→ TASK REQUIREMENTS: Return each line from the items below that contains the word "instances", copied unchanged.

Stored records
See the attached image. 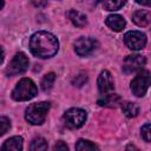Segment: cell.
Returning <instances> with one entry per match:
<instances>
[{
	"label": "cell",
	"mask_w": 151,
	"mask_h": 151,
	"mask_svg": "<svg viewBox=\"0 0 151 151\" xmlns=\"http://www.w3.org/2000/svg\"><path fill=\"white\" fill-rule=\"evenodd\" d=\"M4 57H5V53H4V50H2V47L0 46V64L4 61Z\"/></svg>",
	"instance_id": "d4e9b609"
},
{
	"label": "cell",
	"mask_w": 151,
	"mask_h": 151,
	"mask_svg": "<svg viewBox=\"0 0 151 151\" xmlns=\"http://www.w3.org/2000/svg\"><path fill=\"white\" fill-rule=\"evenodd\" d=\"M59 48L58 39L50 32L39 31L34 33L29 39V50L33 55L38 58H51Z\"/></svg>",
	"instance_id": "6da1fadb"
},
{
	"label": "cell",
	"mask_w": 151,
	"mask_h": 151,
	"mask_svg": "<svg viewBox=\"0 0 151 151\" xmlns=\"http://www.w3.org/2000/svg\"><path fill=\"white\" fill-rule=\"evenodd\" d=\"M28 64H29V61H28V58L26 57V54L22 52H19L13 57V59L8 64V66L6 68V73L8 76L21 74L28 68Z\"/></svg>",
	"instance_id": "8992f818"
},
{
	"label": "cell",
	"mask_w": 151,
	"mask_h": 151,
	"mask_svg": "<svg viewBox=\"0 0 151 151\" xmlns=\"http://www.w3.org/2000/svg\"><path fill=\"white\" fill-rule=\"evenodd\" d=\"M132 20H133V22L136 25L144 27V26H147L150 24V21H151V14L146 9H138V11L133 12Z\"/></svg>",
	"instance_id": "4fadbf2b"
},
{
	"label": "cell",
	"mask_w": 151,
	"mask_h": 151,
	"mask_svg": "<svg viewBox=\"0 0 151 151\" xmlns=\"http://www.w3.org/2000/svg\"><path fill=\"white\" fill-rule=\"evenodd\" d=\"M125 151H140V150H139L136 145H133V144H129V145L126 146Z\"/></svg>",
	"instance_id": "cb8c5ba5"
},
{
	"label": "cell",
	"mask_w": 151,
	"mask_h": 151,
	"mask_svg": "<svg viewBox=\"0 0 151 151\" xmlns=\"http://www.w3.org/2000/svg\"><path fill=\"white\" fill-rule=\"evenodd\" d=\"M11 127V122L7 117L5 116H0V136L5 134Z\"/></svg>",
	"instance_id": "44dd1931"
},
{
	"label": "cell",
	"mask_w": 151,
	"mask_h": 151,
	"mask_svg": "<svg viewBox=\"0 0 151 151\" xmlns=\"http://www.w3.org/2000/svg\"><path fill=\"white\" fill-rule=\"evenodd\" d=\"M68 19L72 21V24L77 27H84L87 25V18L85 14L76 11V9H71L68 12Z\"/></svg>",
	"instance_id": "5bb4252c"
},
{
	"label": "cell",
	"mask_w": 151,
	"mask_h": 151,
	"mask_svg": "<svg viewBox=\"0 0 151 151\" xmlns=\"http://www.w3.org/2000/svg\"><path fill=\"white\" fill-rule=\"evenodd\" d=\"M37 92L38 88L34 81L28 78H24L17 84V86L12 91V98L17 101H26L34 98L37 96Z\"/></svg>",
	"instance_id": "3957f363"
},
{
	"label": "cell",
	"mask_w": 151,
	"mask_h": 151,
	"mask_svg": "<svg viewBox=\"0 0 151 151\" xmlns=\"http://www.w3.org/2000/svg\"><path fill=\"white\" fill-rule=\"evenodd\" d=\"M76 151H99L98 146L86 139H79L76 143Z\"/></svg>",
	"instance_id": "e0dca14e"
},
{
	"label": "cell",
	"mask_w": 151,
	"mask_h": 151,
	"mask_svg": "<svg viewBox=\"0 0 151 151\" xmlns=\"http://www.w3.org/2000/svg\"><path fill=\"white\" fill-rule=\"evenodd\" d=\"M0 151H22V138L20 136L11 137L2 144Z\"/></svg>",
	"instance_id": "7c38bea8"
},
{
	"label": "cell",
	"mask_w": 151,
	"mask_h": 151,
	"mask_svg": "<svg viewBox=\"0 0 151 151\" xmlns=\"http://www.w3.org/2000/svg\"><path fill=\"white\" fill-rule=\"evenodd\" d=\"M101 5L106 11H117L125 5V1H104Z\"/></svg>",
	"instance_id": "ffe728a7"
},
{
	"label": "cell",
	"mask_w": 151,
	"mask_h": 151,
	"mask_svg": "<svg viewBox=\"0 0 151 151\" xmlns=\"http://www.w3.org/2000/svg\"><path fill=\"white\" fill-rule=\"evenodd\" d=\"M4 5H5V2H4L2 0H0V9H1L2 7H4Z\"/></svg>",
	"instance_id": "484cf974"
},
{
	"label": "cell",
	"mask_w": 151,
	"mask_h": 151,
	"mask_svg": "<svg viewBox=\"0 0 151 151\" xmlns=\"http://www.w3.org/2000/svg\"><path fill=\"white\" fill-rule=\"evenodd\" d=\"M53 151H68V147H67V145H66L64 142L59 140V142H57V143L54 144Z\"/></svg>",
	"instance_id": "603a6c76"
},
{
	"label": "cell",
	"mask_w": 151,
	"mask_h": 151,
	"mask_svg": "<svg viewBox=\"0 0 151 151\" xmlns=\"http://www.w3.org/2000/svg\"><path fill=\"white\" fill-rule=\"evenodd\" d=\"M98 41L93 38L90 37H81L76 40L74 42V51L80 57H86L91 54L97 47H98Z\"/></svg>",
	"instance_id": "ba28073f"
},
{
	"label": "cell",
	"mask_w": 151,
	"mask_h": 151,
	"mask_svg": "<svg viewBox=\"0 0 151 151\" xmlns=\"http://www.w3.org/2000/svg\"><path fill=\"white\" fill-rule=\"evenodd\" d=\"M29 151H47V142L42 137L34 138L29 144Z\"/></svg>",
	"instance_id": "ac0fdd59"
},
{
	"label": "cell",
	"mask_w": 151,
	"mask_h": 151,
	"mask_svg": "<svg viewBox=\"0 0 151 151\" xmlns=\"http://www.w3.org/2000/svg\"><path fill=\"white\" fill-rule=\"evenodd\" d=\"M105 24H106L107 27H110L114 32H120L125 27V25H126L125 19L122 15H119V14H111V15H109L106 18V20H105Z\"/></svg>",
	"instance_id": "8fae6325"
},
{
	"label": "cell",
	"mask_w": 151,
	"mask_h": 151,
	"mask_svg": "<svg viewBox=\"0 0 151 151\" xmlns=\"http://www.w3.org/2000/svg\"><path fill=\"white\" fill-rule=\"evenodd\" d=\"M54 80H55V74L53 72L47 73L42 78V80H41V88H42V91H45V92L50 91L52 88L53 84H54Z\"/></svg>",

→ EXERCISE RESULT:
Returning <instances> with one entry per match:
<instances>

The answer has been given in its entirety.